Le montage est de classe mondiale, avec certaines des meilleures reconstitutions et montages de matchs de football. Il existe une multitude d’angles de caméra qui semblent individuels par rapport aux caméras de diffusion. Ceux-ci permettent de prendre des photos rapprochées et personnelles des footballeurs dans leurs meilleurs et pires moments, et les mouvements sont extrêmement fluides. Pour les grands matchs, il n’y a pas que les buts qui comptent.

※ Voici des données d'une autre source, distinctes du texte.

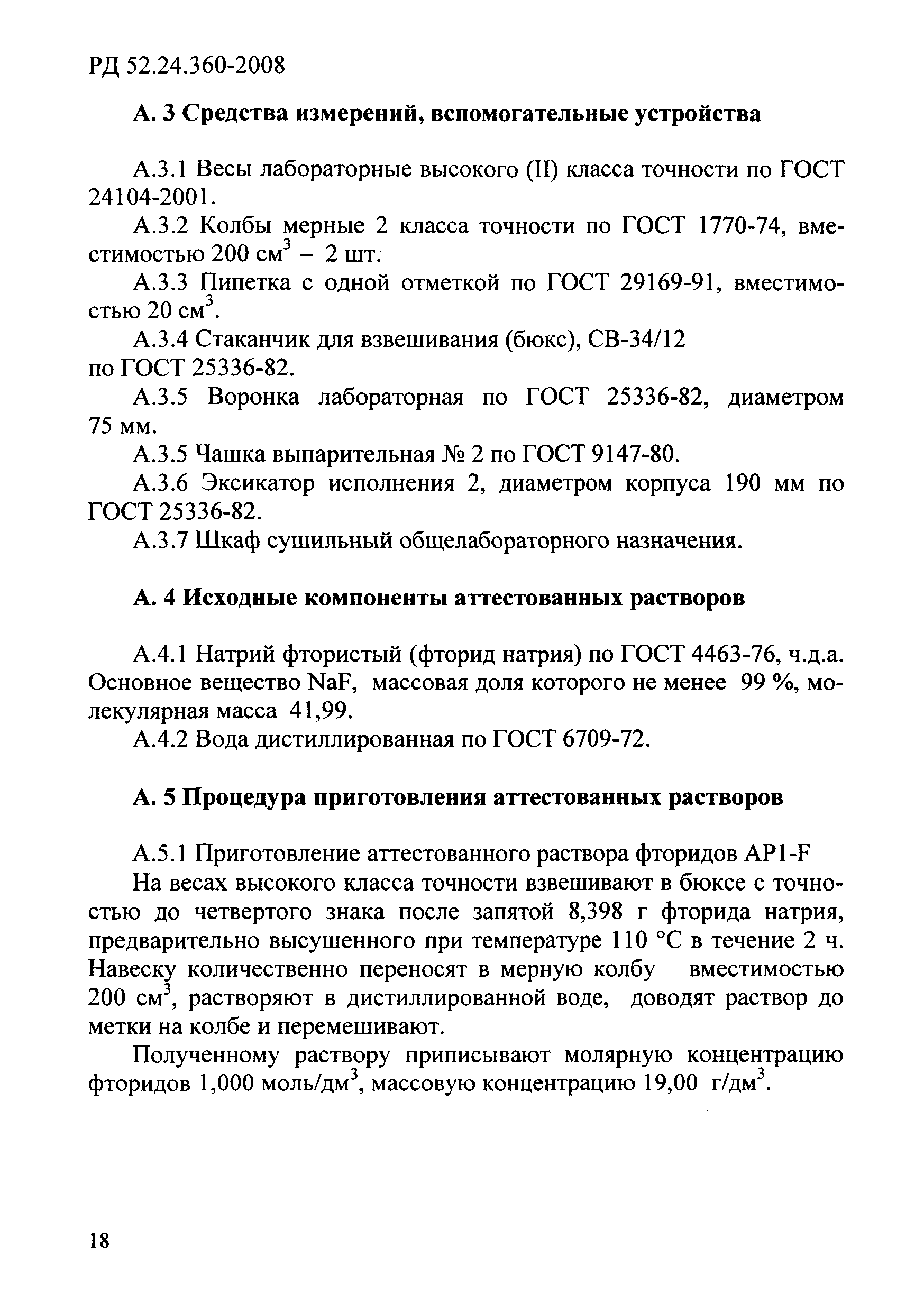 РД 52.24.360-2008

А. 3 Средства измерений, вспомогательные устройства

А.3.1 Весы лабораторные высокого (II) класса точности по ГОСТ 24104-2001.

А.3.2 Колбы мерные 2 класса точности по ГОСТ 1770-74, вместимостью 200 см$^3$ – 2 шт.

А.3.3 Пипетка с одной отметкой по ГОСТ 29169-91, вместимостью 20 см$^3$.

А.3.4 Стаканчик для взвешивания (бюкс), СВ-34/12 по ГОСТ 25336-82.

А.3.5 Воронка лабораторная по ГОСТ 25336-82, диаметром 75 мм.

А.3.5 Чашка выпарительная № 2 по ГОСТ 9147-80.

А.3.6 Эксикатор исполнения 2, диаметром корпуса 190 мм по ГОСТ 25336-82.

А.3.7 Шкаф сушильный общелабораторного назначения.

А. 4 Исходные компоненты аттестованных растворов

А.4.1 Натрий фтористый (фторид натрия) по ГОСТ 4463-76, ч.д.а. Основное вещество NaF, массовая доля которого не менее 99 %, молекулярная масса 41,99.

А.4.2 Вода дистиллированная по ГОСТ 6709-72.

А. 5 Процедура приготовления аттестованных растворов

А.5.1 Приготовление аттестованного раствора фторидов АР1-F

На весах высокого класса точности взвешивают в бюксе с точностью до четвертого знака после запятой 8,398 г фторида натрия, предварительно высушенного при температуре 110 °С в течение 2 ч. Навеску количественно переносят в мерную колбу вместимостью 200 см$^3$, растворяют в дистиллированной воде, доводят раствор до метки на колбе и перемешивают.

Полученному раствору приписывают молярную концентрацию фторидов 1,000 моль/дм$^3$, массовую концентрацию 19,00 г/дм$^3$.

18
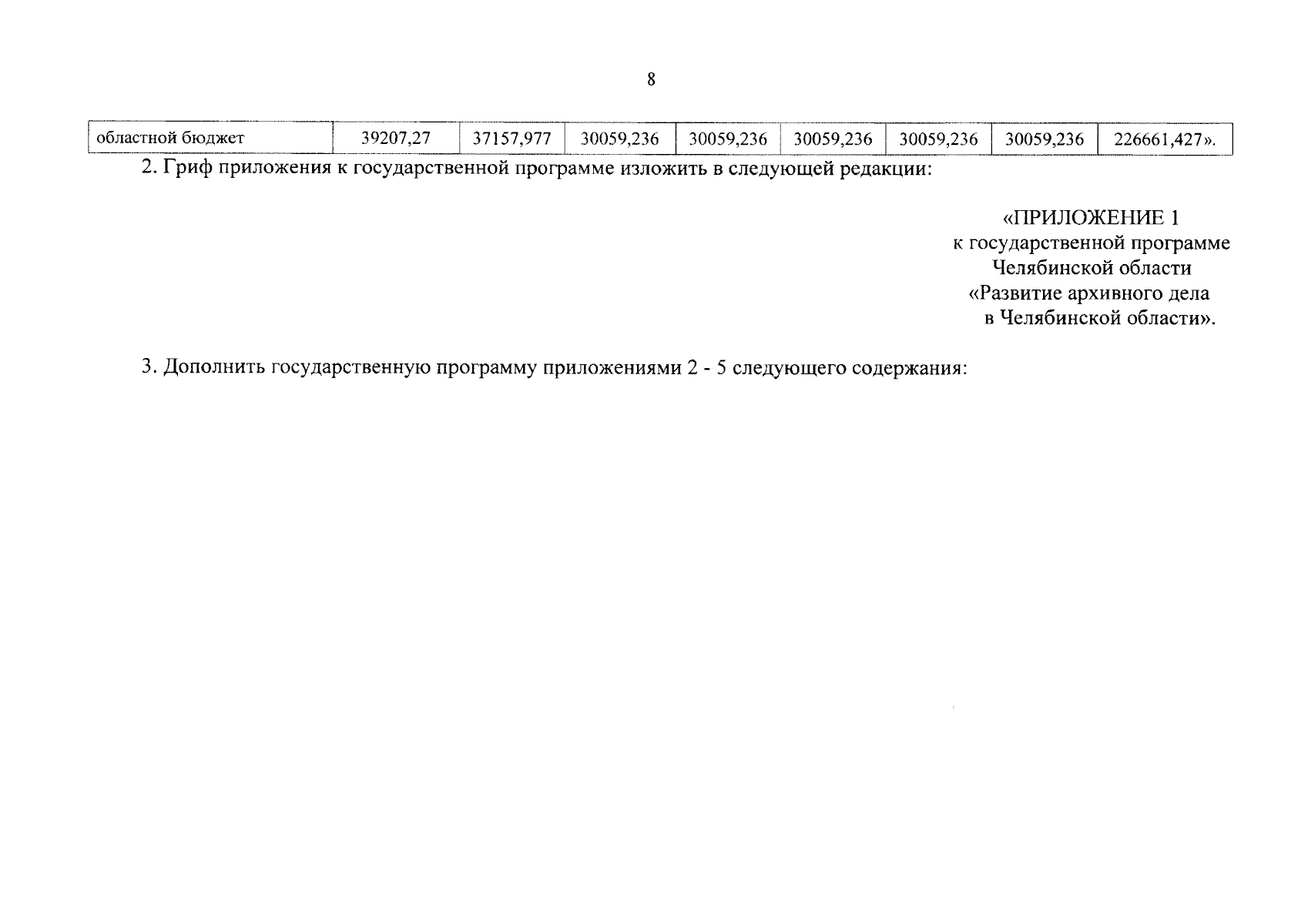 8

| областной бюджет | 39207,27 | 37157,977 | 30059,236 | 30059,236 | 30059,236 | 30059,236 | 30059,236 | 226661,427». |
|---|---|---|---|---|---|---|---|---|

2. Гриф приложения к государственной программе изложить в следующей редакции:

«ПРИЛОЖЕНИЕ 1
к государственной программе
Челябинской области
«Развитие архивного дела
в Челябинской области».

3. Дополнить государственную программу приложениями 2 - 5 следующего содержания:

La vitesse des joueurs, les tacles croustillants et les batailles sur tout le terrain sont magnifiquement capturées. La musique est superbe et augmente l’intensité de chaque situation. L’immédiat lendemain des résultats, dans les tunnels des stades ou dans les rues, entretient l’émotion au-delà du terrain lui-même. L’utilisation du commentaire officiel du match signifie que la plupart des matchs sont racontés par Peter Drury. Inconnu des personnes extérieures au sport, Drury est considéré comme un poète, l’un des meilleurs commentateurs modernes. Il a une voix et un vocabulaire immédiatement reconnaissables qui peuvent donner des frissons dans le dos.

Capitaines du Monde pose ses propres problèmes. En raison de la brillance de la plupart des épisodes, c’est l’absence des autres qui fait le plus mal. Le montage est formidable et les interviews sont aussi approfondies et aussi étoilées que possible. Et passer du temps avec chaque équipe de football n’est pas tout à fait réaliste ou réalisable. Le contenu possible aurait pu donner lieu à 32 épisodes au sein de la série. Mais six, c’est beaucoup trop court. Cela peut entraîner la précipitation de certaines pièces et l’omission complète d’autres. Dix épisodes offriraient plus d’espace, voire huit. Les moments clés sont revécus et étonnamment explorés et c’est un spectacle très invitant pour ceux qui sont nouveaux ou inexpérimentés en ce qui concerne ces joueurs et leurs personnalités. Les cinéastes sont clairement fantastiques, parmi les meilleurs du genre. Mais cela doit être déchirant d’être un fan d’une nation qui a assisté à la Coupe du monde, pour ensuite se retrouver complètement sous-représenté dans le documentaire officiel.

Capitaines du Monde est disponible sur Netflix.

Capitaines du monde

7/10

TL;DR

Capitaines du Monde pose ses propres problèmes. Les cinéastes sont clairement fantastiques, parmi les meilleurs du genre. Mais cela doit être déchirant d’être un fan d’une nation qui a assisté à la Coupe du monde, pour ensuite se retrouver complètement sous-représenté dans le documentaire officiel.